## WHAT NEEDS TO BE DONE:
The answer must be an exact reprint of the lines from the one with "Endangered Kemps-Ridley turtle;" through the final line of the data, with no pictures included.

[LISTED ENTRIES — start]

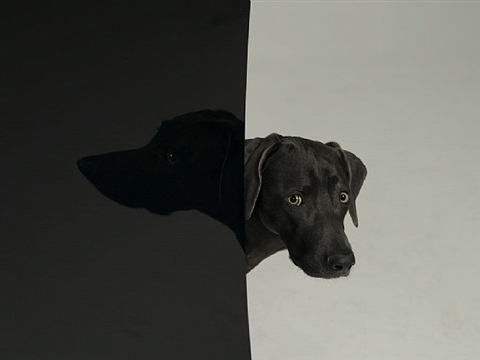 finland by william wegman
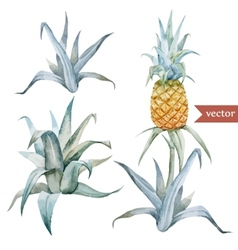 watercolor tropical pineapple exotic pattern vector image vector image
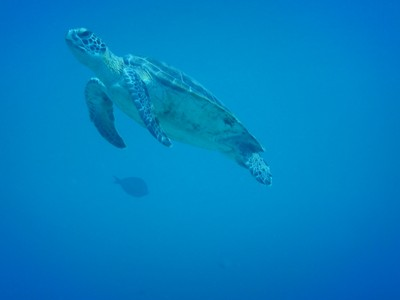 Endangered Kemps-Ridley turtle; these are smaller than the green sea turtles also present in Bonaire waters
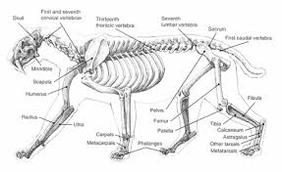 Cat Skeletal System - The Cat Body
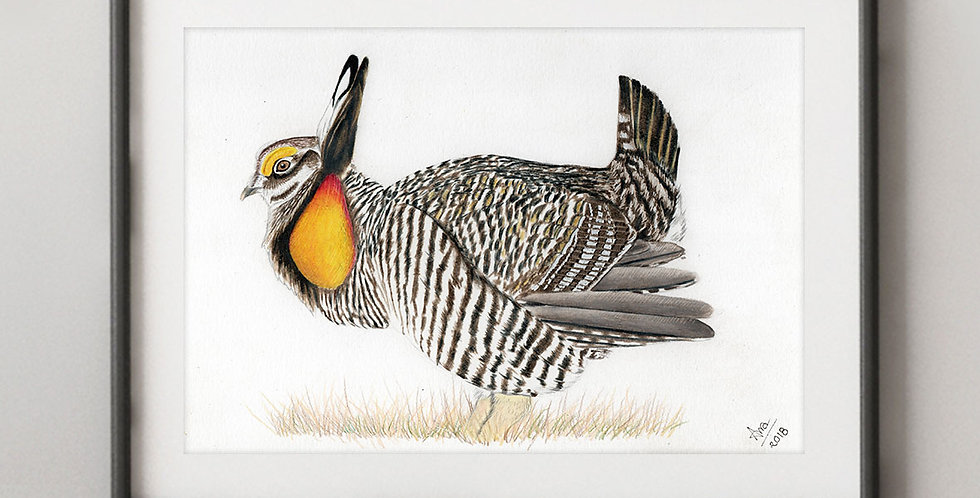 Greater Prairie-Chicken (Tympanuchus cupido),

[LISTED ENTRIES — finish]

## TASK ANSWER:
 Endangered Kemps-Ridley turtle; these are smaller than the green sea turtles also present in Bonaire waters
 Cat Skeletal System - The Cat Body
 Greater Prairie-Chicken (Tympanuchus cupido),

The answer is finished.